Importance  There is a dearth of studies that examine the association between poorer hearing and change in cerebral white matter (WM) microstructure.

Objective  To examine the association of poorer hearing with baseline and change in WM microstructure among older adults.

Design, Setting, and Participants  This was a prospective cohort study that evaluated speech-in-noise, pure-tone audiometry, and WM microstructure, as measured by mean diffusivity (MD) and fractional anisotropy (FA), both of which were evaluated by diffusion tensor imaging (DTI) in 17 WM regions. Data were collected between October 2012 and December 2018 and analyzed between March 2019 and August 2019 with a mean follow-up time of 1.7 years. The study evaluated responses to the Baltimore Longitudinal Study of Aging among 356 cognitively normal adults who had at least 1 hearing assessment and DTI session. Excluded were those with baseline cognitive impairment, stroke, head injuries, Parkinson disease, and/or bipolar disorder.

Exposures  Peripheral auditory function was measured by pure-tone average in the better-hearing ear. Central auditory function was measured by signal-to-noise ratio score from a speech-in-noise task and adjusted by pure-tone average.

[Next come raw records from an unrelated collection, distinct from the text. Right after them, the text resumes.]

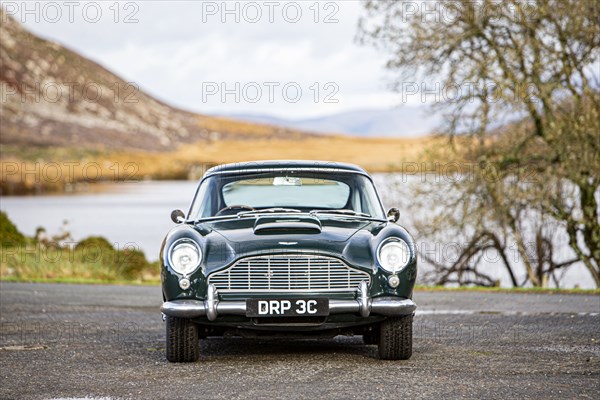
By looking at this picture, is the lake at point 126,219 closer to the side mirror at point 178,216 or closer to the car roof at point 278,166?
the car roof at point 278,166

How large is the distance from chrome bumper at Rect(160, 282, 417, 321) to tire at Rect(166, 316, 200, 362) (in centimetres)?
14

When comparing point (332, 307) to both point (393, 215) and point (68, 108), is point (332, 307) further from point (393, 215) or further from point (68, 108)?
point (68, 108)

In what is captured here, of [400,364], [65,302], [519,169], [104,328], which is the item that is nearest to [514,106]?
[519,169]

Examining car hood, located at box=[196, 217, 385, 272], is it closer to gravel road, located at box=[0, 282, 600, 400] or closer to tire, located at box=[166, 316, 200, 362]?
tire, located at box=[166, 316, 200, 362]

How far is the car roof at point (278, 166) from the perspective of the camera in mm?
9031

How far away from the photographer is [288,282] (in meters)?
7.43

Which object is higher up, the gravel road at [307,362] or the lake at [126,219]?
the lake at [126,219]

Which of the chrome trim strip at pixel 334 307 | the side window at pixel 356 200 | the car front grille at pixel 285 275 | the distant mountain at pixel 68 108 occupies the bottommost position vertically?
the chrome trim strip at pixel 334 307

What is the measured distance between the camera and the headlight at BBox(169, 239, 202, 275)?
7.59 meters

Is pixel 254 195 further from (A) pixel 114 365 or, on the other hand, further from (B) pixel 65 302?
(B) pixel 65 302

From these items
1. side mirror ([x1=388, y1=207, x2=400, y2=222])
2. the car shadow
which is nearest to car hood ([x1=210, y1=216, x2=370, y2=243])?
side mirror ([x1=388, y1=207, x2=400, y2=222])

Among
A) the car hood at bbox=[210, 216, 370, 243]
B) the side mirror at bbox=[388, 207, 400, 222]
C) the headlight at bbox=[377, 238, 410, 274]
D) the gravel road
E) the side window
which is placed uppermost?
the side window

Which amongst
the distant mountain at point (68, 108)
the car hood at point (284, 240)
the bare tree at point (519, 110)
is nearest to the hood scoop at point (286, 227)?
the car hood at point (284, 240)

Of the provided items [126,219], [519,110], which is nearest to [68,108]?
[126,219]
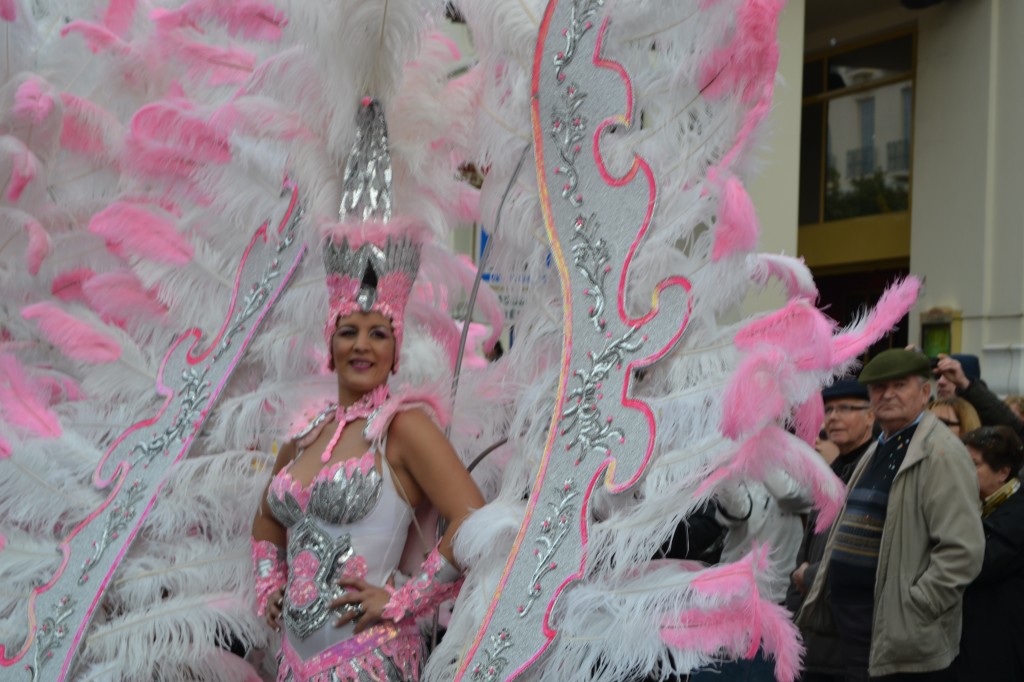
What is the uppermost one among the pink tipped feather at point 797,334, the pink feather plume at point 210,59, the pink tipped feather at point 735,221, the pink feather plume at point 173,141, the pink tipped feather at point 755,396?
the pink feather plume at point 210,59

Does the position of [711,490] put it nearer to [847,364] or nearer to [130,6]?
[847,364]

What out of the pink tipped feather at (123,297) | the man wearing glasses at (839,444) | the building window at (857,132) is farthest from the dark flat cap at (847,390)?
the building window at (857,132)

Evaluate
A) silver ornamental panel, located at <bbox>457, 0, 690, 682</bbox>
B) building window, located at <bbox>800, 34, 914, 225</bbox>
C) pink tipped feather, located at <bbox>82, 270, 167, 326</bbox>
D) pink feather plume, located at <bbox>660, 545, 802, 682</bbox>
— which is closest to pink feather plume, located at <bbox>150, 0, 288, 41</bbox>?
pink tipped feather, located at <bbox>82, 270, 167, 326</bbox>

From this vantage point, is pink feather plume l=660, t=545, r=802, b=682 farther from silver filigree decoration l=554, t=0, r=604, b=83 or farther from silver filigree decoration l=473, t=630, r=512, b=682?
silver filigree decoration l=554, t=0, r=604, b=83

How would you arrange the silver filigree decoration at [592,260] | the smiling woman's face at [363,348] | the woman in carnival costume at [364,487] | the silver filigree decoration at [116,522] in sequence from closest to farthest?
the silver filigree decoration at [592,260], the woman in carnival costume at [364,487], the smiling woman's face at [363,348], the silver filigree decoration at [116,522]

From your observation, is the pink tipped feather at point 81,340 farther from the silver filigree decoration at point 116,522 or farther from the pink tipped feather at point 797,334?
the pink tipped feather at point 797,334

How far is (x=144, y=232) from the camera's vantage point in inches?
144

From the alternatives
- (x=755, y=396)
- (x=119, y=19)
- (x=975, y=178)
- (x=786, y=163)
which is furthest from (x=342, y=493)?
(x=975, y=178)

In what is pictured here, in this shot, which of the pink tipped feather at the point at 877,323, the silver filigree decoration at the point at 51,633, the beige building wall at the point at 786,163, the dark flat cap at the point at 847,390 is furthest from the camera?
the beige building wall at the point at 786,163

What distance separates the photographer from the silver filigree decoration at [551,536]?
260 cm

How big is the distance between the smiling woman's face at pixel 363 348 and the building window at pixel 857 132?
9929 mm

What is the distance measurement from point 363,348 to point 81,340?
119 cm

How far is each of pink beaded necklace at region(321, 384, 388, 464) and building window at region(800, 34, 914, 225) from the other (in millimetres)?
9933

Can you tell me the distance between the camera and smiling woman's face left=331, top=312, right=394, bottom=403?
9.71 ft
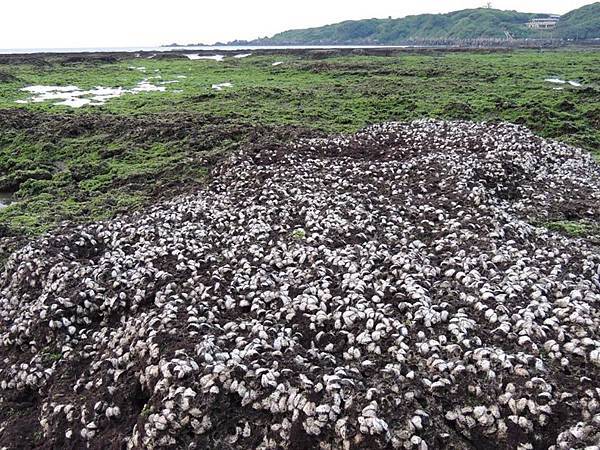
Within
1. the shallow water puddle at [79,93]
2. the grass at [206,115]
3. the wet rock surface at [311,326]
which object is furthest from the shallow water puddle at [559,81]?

Main Outcomes and Measures  Linear mixed-effects models with random intercepts and slopes were used to examine the association of poorer peripheral and central auditory function with baseline and longitudinal DTI metrics in 17 WM regions, adjusting for baseline characteristics (age, sex, race, hypertension, elevated total cholesterol, and obesity).

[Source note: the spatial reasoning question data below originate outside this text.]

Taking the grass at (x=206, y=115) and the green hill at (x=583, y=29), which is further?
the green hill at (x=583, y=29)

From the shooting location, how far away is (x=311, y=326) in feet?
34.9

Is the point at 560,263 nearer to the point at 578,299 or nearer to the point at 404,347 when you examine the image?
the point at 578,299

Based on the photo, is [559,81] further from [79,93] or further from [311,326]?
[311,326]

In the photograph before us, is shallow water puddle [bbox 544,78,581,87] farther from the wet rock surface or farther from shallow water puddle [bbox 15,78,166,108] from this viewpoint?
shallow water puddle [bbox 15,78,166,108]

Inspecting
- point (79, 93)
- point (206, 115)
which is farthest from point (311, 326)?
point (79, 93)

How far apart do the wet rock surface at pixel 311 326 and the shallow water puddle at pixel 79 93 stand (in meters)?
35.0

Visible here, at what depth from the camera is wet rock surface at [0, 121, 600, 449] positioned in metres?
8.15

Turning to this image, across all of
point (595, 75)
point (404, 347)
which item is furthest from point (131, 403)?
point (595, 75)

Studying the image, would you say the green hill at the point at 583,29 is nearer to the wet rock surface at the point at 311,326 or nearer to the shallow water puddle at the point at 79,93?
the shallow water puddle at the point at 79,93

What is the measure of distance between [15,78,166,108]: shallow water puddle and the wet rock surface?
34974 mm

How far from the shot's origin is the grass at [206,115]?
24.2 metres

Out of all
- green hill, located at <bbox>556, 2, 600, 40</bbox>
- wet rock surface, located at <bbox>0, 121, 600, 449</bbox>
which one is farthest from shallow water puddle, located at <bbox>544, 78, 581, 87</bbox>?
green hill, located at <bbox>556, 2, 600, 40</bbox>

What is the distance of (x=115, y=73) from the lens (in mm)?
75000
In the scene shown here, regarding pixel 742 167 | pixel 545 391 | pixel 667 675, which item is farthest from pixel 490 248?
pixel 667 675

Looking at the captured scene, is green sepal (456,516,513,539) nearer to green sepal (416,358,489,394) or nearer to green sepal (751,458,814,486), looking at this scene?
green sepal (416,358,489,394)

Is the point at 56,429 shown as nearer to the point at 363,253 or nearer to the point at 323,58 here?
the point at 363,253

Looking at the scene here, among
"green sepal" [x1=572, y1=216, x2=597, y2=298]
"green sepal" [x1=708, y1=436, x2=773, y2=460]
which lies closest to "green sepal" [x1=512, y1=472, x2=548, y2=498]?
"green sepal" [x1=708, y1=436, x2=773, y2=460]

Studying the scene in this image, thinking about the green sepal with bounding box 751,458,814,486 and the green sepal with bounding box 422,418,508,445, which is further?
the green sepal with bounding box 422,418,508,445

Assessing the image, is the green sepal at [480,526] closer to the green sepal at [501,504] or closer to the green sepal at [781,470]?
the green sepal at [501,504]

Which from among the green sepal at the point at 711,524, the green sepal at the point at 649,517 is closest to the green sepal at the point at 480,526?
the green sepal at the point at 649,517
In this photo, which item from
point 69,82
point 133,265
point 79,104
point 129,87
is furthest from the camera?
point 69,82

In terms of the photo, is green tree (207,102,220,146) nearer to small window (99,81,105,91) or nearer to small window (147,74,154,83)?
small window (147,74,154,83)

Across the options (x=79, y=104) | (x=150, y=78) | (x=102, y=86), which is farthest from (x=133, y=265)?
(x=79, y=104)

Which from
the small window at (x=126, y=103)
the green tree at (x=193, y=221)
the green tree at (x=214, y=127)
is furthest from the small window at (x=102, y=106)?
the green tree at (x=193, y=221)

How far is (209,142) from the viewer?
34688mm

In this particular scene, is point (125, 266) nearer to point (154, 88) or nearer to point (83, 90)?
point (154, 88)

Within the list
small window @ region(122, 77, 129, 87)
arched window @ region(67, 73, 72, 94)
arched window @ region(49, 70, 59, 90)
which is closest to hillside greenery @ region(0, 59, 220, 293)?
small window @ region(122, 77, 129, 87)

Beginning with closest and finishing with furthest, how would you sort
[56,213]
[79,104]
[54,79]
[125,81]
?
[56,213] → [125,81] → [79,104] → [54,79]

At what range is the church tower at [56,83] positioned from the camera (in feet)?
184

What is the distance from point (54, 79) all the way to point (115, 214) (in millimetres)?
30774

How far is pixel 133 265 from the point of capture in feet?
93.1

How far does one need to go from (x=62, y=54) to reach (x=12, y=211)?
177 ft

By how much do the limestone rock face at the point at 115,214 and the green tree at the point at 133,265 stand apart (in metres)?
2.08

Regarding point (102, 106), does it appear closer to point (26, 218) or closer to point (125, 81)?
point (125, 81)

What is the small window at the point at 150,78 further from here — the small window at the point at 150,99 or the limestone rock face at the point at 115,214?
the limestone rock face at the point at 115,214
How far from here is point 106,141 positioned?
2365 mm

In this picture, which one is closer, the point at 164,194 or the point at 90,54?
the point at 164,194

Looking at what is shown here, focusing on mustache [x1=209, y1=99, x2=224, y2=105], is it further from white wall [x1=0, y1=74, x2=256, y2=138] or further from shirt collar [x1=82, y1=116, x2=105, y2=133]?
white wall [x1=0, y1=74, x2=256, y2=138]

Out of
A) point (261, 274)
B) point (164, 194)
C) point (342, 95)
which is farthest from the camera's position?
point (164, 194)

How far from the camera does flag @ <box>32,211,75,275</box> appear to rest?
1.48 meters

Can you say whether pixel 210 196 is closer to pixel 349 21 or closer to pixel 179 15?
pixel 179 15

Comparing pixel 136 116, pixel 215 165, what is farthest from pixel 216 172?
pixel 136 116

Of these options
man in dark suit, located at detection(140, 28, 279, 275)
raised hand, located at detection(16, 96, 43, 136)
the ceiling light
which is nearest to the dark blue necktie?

Results  Of 356 cognitively normal adults included in the study, the mean (SD) age was 73.5 (8.8) years, and 204 (57.3%) were women. There were no baseline associations between hearing and DTI measures. Longitudinally, poorer peripheral hearing was associated with increases in MD in the inferior fronto-occipital fasciculus (β = 0.025; 95% CI, 0.008-0.042) and the body (β = 0.050; 95% CI, 0.015-0.085) of the corpus callosum, but there were no associations of peripheral hearing with FA changes in these tracts. Poorer central auditory function was associated with longitudinal MD increases (β = 0.031; 95% CI, 0.010-0.052) and FA declines (β = −1.624; 95% CI, −2.511 to −0.738) in the uncinate fasciculus.

Conclusions and Relevance  Findings of this cohort study suggest that poorer hearing is related to change in integrity of specific WM regions involved with auditory processing.